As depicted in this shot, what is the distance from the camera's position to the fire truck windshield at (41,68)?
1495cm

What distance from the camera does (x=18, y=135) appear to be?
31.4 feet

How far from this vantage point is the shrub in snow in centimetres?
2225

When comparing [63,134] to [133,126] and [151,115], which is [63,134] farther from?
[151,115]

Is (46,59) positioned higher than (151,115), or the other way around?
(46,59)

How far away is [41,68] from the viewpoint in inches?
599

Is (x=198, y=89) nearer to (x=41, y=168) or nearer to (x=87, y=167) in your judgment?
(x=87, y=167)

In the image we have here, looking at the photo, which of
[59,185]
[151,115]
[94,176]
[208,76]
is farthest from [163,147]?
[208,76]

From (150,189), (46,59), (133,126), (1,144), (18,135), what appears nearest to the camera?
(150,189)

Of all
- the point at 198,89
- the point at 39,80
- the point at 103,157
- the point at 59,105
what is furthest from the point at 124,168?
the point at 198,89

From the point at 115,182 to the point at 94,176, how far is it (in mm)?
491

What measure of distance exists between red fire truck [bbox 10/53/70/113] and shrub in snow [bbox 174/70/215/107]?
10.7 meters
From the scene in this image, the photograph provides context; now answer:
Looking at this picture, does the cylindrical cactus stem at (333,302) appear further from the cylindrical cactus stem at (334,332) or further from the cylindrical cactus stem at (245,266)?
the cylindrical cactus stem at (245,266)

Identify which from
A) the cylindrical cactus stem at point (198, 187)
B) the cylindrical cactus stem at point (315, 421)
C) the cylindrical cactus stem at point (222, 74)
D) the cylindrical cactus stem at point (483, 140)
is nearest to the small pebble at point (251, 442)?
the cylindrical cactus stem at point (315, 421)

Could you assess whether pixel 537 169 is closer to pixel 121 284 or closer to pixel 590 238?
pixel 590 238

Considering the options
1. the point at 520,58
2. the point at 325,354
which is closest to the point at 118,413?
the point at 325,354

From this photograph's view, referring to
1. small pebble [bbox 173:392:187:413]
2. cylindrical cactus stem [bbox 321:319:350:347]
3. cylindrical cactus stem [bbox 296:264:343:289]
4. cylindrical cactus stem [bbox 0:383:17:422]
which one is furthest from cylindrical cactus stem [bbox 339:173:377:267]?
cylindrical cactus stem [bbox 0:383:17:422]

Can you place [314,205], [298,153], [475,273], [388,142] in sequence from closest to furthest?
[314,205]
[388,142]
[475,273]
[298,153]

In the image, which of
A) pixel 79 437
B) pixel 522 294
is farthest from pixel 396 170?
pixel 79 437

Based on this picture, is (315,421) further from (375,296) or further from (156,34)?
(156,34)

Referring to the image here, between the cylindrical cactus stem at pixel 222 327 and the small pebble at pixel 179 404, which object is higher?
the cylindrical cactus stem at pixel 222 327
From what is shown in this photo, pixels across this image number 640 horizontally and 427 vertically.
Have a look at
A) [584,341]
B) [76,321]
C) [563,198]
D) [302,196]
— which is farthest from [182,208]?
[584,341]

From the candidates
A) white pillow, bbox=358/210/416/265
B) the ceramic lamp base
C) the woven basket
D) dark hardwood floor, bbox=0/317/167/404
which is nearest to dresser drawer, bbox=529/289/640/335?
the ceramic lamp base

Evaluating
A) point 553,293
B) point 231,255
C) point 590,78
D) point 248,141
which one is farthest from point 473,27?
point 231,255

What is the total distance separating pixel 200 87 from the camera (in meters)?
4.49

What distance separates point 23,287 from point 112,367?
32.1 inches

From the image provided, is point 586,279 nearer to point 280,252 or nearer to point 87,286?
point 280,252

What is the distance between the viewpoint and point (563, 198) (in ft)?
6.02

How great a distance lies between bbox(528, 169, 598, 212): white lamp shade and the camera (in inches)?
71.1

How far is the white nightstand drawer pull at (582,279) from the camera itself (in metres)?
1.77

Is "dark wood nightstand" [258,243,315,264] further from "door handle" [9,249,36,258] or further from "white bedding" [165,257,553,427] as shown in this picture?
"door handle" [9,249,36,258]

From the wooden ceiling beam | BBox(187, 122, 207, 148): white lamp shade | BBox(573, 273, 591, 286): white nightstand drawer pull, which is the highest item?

━━━━

**DIRECTIVE:**
Write out every line from the records above, word for word.

**SOLVED PROBLEM:**
As depicted in this shot, what is the distance from the camera's position to the fire truck windshield at (41,68)?
1495cm

What distance from the camera does (x=18, y=135) appear to be?
31.4 feet

How far from this vantage point is the shrub in snow in centimetres?
2225

When comparing [63,134] to [133,126] and [151,115], which is [63,134] farther from?
[151,115]

Is (46,59) positioned higher than (151,115), or the other way around?
(46,59)

How far away is [41,68] from the viewpoint in inches?
599

Is (x=198, y=89) nearer to (x=41, y=168) or nearer to (x=87, y=167) in your judgment?
(x=87, y=167)

In the image we have here, looking at the photo, which of
[59,185]
[151,115]
[94,176]
[208,76]
is farthest from [163,147]?
[208,76]

From (150,189), (46,59), (133,126), (1,144), (18,135), what appears nearest to the camera?
(150,189)

Of all
- the point at 198,89
- the point at 39,80
- the point at 103,157
- the point at 59,105
what is furthest from the point at 124,168?
the point at 198,89

From the point at 115,182 to the point at 94,176, how far is it (in mm)?
491

What measure of distance exists between red fire truck [bbox 10/53/70/113] and shrub in snow [bbox 174/70/215/107]?
10.7 meters
From the scene in this image, the photograph provides context; now answer:
Looking at this picture, does the cylindrical cactus stem at (333,302) appear further from the cylindrical cactus stem at (334,332) or further from the cylindrical cactus stem at (245,266)?
the cylindrical cactus stem at (245,266)

Identify which from
A) the cylindrical cactus stem at point (198, 187)
B) the cylindrical cactus stem at point (315, 421)
C) the cylindrical cactus stem at point (222, 74)
D) the cylindrical cactus stem at point (483, 140)
is nearest to the small pebble at point (251, 442)?
the cylindrical cactus stem at point (315, 421)

Could you assess whether pixel 537 169 is closer to pixel 121 284 or closer to pixel 590 238?
pixel 590 238

Considering the options
1. the point at 520,58
2. the point at 325,354
which is closest to the point at 118,413?
the point at 325,354

From this photograph's view, referring to
1. small pebble [bbox 173:392:187:413]
2. cylindrical cactus stem [bbox 321:319:350:347]
3. cylindrical cactus stem [bbox 296:264:343:289]
4. cylindrical cactus stem [bbox 0:383:17:422]
which one is furthest from cylindrical cactus stem [bbox 339:173:377:267]?
cylindrical cactus stem [bbox 0:383:17:422]

Can you place [314,205], [298,153], [475,273], [388,142] in sequence from closest to furthest?
[314,205]
[388,142]
[475,273]
[298,153]

In the image, which of
A) pixel 79 437
B) pixel 522 294
is farthest from pixel 396 170?
pixel 79 437

Based on this picture, is (315,421) further from (375,296) or further from (156,34)?
(156,34)

Referring to the image here, between the cylindrical cactus stem at pixel 222 327 and the small pebble at pixel 179 404, which object is higher?
the cylindrical cactus stem at pixel 222 327
From what is shown in this photo, pixels across this image number 640 horizontally and 427 vertically.
Have a look at
A) [584,341]
B) [76,321]
C) [563,198]
D) [302,196]
— which is farthest from [182,208]?
[584,341]

From the candidates
A) white pillow, bbox=358/210/416/265
B) the ceramic lamp base
C) the woven basket
D) dark hardwood floor, bbox=0/317/167/404
which is nearest to dresser drawer, bbox=529/289/640/335?
the ceramic lamp base

Evaluating
A) point 553,293
B) point 231,255
C) point 590,78
D) point 248,141
which one is farthest from point 473,27?
point 231,255

What is the total distance separating pixel 200 87 from the camera (in meters)?
4.49

What distance separates point 23,287 from point 112,367?
32.1 inches

From the image provided, is point 586,279 nearer to point 280,252 or nearer to point 87,286?
point 280,252

What is the distance between the viewpoint and point (563, 198) (in ft)?
6.02

How great a distance lies between bbox(528, 169, 598, 212): white lamp shade and the camera (in inches)?
71.1

How far is the white nightstand drawer pull at (582,279) from the camera itself (in metres)?
1.77

Is "dark wood nightstand" [258,243,315,264] further from "door handle" [9,249,36,258] or further from "white bedding" [165,257,553,427] as shown in this picture?
"door handle" [9,249,36,258]

From the wooden ceiling beam | BBox(187, 122, 207, 148): white lamp shade | BBox(573, 273, 591, 286): white nightstand drawer pull, which is the highest item?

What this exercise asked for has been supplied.